Collected data:

+===+

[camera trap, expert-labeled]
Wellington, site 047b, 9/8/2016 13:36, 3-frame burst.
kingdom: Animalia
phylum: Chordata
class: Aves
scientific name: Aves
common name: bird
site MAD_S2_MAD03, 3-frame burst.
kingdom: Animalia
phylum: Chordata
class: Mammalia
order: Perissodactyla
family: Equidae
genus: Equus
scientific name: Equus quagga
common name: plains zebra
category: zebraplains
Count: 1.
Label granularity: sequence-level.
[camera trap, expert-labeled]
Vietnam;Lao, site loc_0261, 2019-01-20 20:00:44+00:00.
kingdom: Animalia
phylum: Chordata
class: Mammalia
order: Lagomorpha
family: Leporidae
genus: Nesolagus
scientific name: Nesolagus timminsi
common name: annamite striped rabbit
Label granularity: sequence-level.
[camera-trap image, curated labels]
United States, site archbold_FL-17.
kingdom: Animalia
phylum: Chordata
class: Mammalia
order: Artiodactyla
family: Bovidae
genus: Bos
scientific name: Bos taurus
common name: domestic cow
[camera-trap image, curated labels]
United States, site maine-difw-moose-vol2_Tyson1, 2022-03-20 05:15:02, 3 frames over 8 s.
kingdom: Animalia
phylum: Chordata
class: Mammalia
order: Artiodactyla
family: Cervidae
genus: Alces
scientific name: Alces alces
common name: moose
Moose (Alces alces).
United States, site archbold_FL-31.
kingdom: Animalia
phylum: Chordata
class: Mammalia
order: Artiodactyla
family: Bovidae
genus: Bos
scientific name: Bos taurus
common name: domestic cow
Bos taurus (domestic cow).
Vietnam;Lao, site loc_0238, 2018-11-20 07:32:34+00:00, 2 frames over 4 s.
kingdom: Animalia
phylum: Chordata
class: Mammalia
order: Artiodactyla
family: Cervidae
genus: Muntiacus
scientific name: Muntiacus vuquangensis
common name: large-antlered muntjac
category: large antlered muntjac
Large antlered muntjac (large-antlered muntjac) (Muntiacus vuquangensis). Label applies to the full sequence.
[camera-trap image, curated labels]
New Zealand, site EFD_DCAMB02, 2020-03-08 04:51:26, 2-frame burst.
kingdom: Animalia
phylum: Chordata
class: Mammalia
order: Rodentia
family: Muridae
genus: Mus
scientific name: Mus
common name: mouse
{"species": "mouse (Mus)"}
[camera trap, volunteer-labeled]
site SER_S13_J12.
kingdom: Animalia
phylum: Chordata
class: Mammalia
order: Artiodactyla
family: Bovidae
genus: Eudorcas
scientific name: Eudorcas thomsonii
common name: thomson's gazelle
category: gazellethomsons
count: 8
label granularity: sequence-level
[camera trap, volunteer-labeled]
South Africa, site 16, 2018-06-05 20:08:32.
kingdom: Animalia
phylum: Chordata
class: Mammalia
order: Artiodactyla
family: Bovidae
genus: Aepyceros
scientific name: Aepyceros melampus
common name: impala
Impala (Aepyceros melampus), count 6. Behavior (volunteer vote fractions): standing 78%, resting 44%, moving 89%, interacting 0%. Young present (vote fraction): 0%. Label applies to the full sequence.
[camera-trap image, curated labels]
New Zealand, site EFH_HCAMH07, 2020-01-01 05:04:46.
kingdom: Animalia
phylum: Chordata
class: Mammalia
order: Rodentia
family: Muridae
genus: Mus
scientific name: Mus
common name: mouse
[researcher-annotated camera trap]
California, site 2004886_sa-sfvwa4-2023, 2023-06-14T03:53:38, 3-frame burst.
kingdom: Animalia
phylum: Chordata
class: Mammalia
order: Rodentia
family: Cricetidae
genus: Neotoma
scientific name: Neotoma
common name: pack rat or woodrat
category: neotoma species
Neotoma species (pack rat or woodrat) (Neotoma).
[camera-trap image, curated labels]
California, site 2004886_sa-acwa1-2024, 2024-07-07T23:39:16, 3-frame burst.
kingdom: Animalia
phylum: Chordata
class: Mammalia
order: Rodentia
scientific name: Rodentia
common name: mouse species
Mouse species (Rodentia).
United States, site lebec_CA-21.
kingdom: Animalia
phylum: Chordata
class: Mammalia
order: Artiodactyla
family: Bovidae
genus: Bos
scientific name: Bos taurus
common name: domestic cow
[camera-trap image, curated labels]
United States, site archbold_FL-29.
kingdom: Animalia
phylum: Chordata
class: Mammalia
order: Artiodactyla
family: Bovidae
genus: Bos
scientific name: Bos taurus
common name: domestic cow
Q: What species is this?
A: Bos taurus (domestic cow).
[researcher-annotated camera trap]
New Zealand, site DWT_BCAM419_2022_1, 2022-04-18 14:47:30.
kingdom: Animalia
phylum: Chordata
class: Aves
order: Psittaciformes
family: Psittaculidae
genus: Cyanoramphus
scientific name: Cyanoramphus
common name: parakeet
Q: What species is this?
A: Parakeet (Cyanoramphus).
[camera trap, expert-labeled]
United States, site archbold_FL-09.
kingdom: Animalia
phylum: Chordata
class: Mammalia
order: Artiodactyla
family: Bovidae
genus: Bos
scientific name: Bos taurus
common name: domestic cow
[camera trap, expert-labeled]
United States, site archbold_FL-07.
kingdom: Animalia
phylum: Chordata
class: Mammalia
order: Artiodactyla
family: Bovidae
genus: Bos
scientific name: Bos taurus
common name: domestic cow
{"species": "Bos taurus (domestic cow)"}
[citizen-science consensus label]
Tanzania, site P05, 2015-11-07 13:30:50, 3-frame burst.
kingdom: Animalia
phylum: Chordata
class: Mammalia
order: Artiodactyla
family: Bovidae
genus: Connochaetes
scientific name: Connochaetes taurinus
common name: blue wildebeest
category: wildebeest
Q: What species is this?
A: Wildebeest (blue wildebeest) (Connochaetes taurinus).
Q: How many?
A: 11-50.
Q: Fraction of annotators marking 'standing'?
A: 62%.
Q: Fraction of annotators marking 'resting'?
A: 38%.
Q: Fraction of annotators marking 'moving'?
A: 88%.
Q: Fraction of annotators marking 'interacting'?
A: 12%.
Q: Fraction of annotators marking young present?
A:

+===+

Above are the records; copy all of them exactly.

Answer box:
[camera trap, expert-labeled]
Wellington, site 047b, 9/8/2016 13:36, 3-frame burst.
kingdom: Animalia
phylum: Chordata
class: Aves
scientific name: Aves
common name: bird
site MAD_S2_MAD03, 3-frame burst.
kingdom: Animalia
phylum: Chordata
class: Mammalia
order: Perissodactyla
family: Equidae
genus: Equus
scientific name: Equus quagga
common name: plains zebra
category: zebraplains
Count: 1.
Label granularity: sequence-level.
[camera trap, expert-labeled]
Vietnam;Lao, site loc_0261, 2019-01-20 20:00:44+00:00.
kingdom: Animalia
phylum: Chordata
class: Mammalia
order: Lagomorpha
family: Leporidae
genus: Nesolagus
scientific name: Nesolagus timminsi
common name: annamite striped rabbit
Label granularity: sequence-level.
[camera-trap image, curated labels]
United States, site archbold_FL-17.
kingdom: Animalia
phylum: Chordata
class: Mammalia
order: Artiodactyla
family: Bovidae
genus: Bos
scientific name: Bos taurus
common name: domestic cow
[camera-trap image, curated labels]
United States, site maine-difw-moose-vol2_Tyson1, 2022-03-20 05:15:02, 3 frames over 8 s.
kingdom: Animalia
phylum: Chordata
class: Mammalia
order: Artiodactyla
family: Cervidae
genus: Alces
scientific name: Alces alces
common name: moose
Moose (Alces alces).
United States, site archbold_FL-31.
kingdom: Animalia
phylum: Chordata
class: Mammalia
order: Artiodactyla
family: Bovidae
genus: Bos
scientific name: Bos taurus
common name: domestic cow
Bos taurus (domestic cow).
Vietnam;Lao, site loc_0238, 2018-11-20 07:32:34+00:00, 2 frames over 4 s.
kingdom: Animalia
phylum: Chordata
class: Mammalia
order: Artiodactyla
family: Cervidae
genus: Muntiacus
scientific name: Muntiacus vuquangensis
common name: large-antlered muntjac
category: large antlered muntjac
Large antlered muntjac (large-antlered muntjac) (Muntiacus vuquangensis). Label applies to the full sequence.
[camera-trap image, curated labels]
New Zealand, site EFD_DCAMB02, 2020-03-08 04:51:26, 2-frame burst.
kingdom: Animalia
phylum: Chordata
class: Mammalia
order: Rodentia
family: Muridae
genus: Mus
scientific name: Mus
common name: mouse
{"species": "mouse (Mus)"}
[camera trap, volunteer-labeled]
site SER_S13_J12.
kingdom: Animalia
phylum: Chordata
class: Mammalia
order: Artiodactyla
family: Bovidae
genus: Eudorcas
scientific name: Eudorcas thomsonii
common name: thomson's gazelle
category: gazellethomsons
count: 8
label granularity: sequence-level
[camera trap, volunteer-labeled]
South Africa, site 16, 2018-06-05 20:08:32.
kingdom: Animalia
phylum: Chordata
class: Mammalia
order: Artiodactyla
family: Bovidae
genus: Aepyceros
scientific name: Aepyceros melampus
common name: impala
Impala (Aepyceros melampus), count 6. Behavior (volunteer vote fractions): standing 78%, resting 44%, moving 89%, interacting 0%. Young present (vote fraction): 0%. Label applies to the full sequence.
[camera-trap image, curated labels]
New Zealand, site EFH_HCAMH07, 2020-01-01 05:04:46.
kingdom: Animalia
phylum: Chordata
class: Mammalia
order: Rodentia
family: Muridae
genus: Mus
scientific name: Mus
common name: mouse
[researcher-annotated camera trap]
California, site 2004886_sa-sfvwa4-2023, 2023-06-14T03:53:38, 3-frame burst.
kingdom: Animalia
phylum: Chordata
class: Mammalia
order: Rodentia
family: Cricetidae
genus: Neotoma
scientific name: Neotoma
common name: pack rat or woodrat
category: neotoma species
Neotoma species (pack rat or woodrat) (Neotoma).
[camera-trap image, curated labels]
California, site 2004886_sa-acwa1-2024, 2024-07-07T23:39:16, 3-frame burst.
kingdom: Animalia
phylum: Chordata
class: Mammalia
order: Rodentia
scientific name: Rodentia
common name: mouse species
Mouse species (Rodentia).
United States, site lebec_CA-21.
kingdom: Animalia
phylum: Chordata
class: Mammalia
order: Artiodactyla
family: Bovidae
genus: Bos
scientific name: Bos taurus
common name: domestic cow
[camera-trap image, curated labels]
United States, site archbold_FL-29.
kingdom: Animalia
phylum: Chordata
class: Mammalia
order: Artiodactyla
family: Bovidae
genus: Bos
scientific name: Bos taurus
common name: domestic cow
Q: What species is this?
A: Bos taurus (domestic cow).
[researcher-annotated camera trap]
New Zealand, site DWT_BCAM419_2022_1, 2022-04-18 14:47:30.
kingdom: Animalia
phylum: Chordata
class: Aves
order: Psittaciformes
family: Psittaculidae
genus: Cyanoramphus
scientific name: Cyanoramphus
common name: parakeet
Q: What species is this?
A: Parakeet (Cyanoramphus).
[camera trap, expert-labeled]
United States, site archbold_FL-09.
kingdom: Animalia
phylum: Chordata
class: Mammalia
order: Artiodactyla
family: Bovidae
genus: Bos
scientific name: Bos taurus
common name: domestic cow
[camera trap, expert-labeled]
United States, site archbold_FL-07.
kingdom: Animalia
phylum: Chordata
class: Mammalia
order: Artiodactyla
family: Bovidae
genus: Bos
scientific name: Bos taurus
common name: domestic cow
{"species": "Bos taurus (domestic cow)"}
[citizen-science consensus label]
Tanzania, site P05, 2015-11-07 13:30:50, 3-frame burst.
kingdom: Animalia
phylum: Chordata
class: Mammalia
order: Artiodactyla
family: Bovidae
genus: Connochaetes
scientific name: Connochaetes taurinus
common name: blue wildebeest
category: wildebeest
Q: What species is this?
A: Wildebeest (blue wildebeest) (Connochaetes taurinus).
Q: How many?
A: 11-50.
Q: Fraction of annotators marking 'standing'?
A: 62%.
Q: Fraction of annotators marking 'resting'?
A: 38%.
Q: Fraction of annotators marking 'moving'?
A: 88%.
Q: Fraction of annotators marking 'interacting'?
A: 12%.
Q: Fraction of annotators marking young present?
A:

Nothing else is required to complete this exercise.